ReadPaper Blog
CoVEBench: A Benchmark for Compositional Video Editing
CoVEBench addresses a gap in text-guided video editing evaluation: real users often request multiple coupled edits in one instruction, while existing benchmarks mostly test isolated changes. The paper introduces a benchmark with curated videos, multi-point editing prompts, and fine-grained checklist-based evaluation to measure whether models can follow complex instructions while preserving unrelated spatiotemporal content. Its experiments indicate that current video editing models still struggle with compositional workflows, often omitting edits, altering content that should remain unchanged, or producing artifacts.
Source: CoVEBench: A Benchmark for Compositional Video Editing

Who asked for this mess?
The paper argues that the central challenge for modern instruction-guided video editing is no longer whether a model can perform a single style transfer or object insertion, but whether it can coordinate several edits under shared temporal and spatial constraints. Real-world prompts often combine subject modification, camera adjustment, object addition, motion change, and preservation requirements in a single request. CoVEBench frames this as compositional video editing, where models must understand relationships among multiple editing goals rather than treat each operation independently. The motivation is that benchmarks built around simple, isolated edits have become misaligned with creator workflows and too limited for diagnosing advanced proprietary and open-source systems. By foregrounding coupled operations and preservation of irrelevant content, the paper positions compositional editing as a more realistic test of video editing intelligence.

Why old scoreboards fail
The paper also criticizes existing evaluation protocols for relying too heavily on coarse global metrics such as CLIP-style similarity scores. Such metrics can indicate broad semantic alignment while hiding important failures, including an omitted edit, a physically implausible modification, or an unintended change to the background or scene structure. CoVEBench therefore treats evaluation as a diagnostic problem rather than a single holistic scoring problem. The benchmark is designed to separate instruction compliance, modification quality, physical realism, video fidelity, and preservation of unrelated content. This matters because compositional prompts create interactions among edits, and the paper argues that only fine-grained assessment can reveal where a model succeeds or fails within a multi-operation workflow.

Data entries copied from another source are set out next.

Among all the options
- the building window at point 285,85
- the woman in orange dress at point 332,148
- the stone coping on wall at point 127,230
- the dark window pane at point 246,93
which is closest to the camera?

CoVEBench enters the garage
CoVEBench is built as a dedicated benchmark for compositional video editing with 416 curated source videos and 626 multi-point editing instructions. The paper reports that each instruction contains approximately three atomic edit operations on average, making the prompts substantially more complex than single-operation editing requests. Its taxonomy covers seven practical editing dimensions: Subject, Background, Camera, Style, Motion, Position, and Special Effects. Source videos are drawn from stock platforms such as Pexels and Mixkit and academic resources including Vript, UltraVideo, ViDiC, and LMArena, then filtered for properties such as resolution of at least 480p, duration within 3–21 seconds, visual quality, near-duplicate removal, and human-reviewed editability. The resulting dataset is intended to span varied scenes, durations, resolutions, and editing categories rather than overfit to narrow prompt templates.

The checklist trap, but useful
A major methodological contribution of the paper is its decomposition of complex editing instructions into 9,990 fine-grained checklist items. The checklist generation process uses advanced language models, including Gemini-3-Flash, GPT-5, and DeepSeek-V4-Pro, to convert each editing instruction and source-video description into verifiable questions about distinct edit points. The paper then applies manual filtering, retaining about 67.2% of the initial checklist outputs, to improve reliability and remove inappropriate or redundant items. These checklists support MLLM-judged evaluation of whether requested edits were executed, whether the edited regions remain visually and logically plausible, and whether unrelated source content is preserved. CoVEBench also incorporates automated video quality metrics, so its evaluation combines checklist-based instruction analysis with measures of visual quality, motion consistency, and structural preservation.

What the benchmark revealed
The paper’s experiments evaluate a range of leading open-source and proprietary video editing models and conclude that compositional editing remains a profound challenge. Current models frequently execute only part of a multi-point instruction, showing that success on elementary editing tasks does not reliably transfer to bundled requests. The results also reveal failures in preservation constraints, where models change irrelevant spatiotemporal content while attempting the target edits. The paper further notes that artifacts can appear when multiple operations interact, suggesting that models struggle to coordinate atomic edits without mutual interference. CoVEBench is therefore presented not merely as a leaderboard, but as a diagnostic testbed for advancing video editing systems toward realistic instruction-following workflows.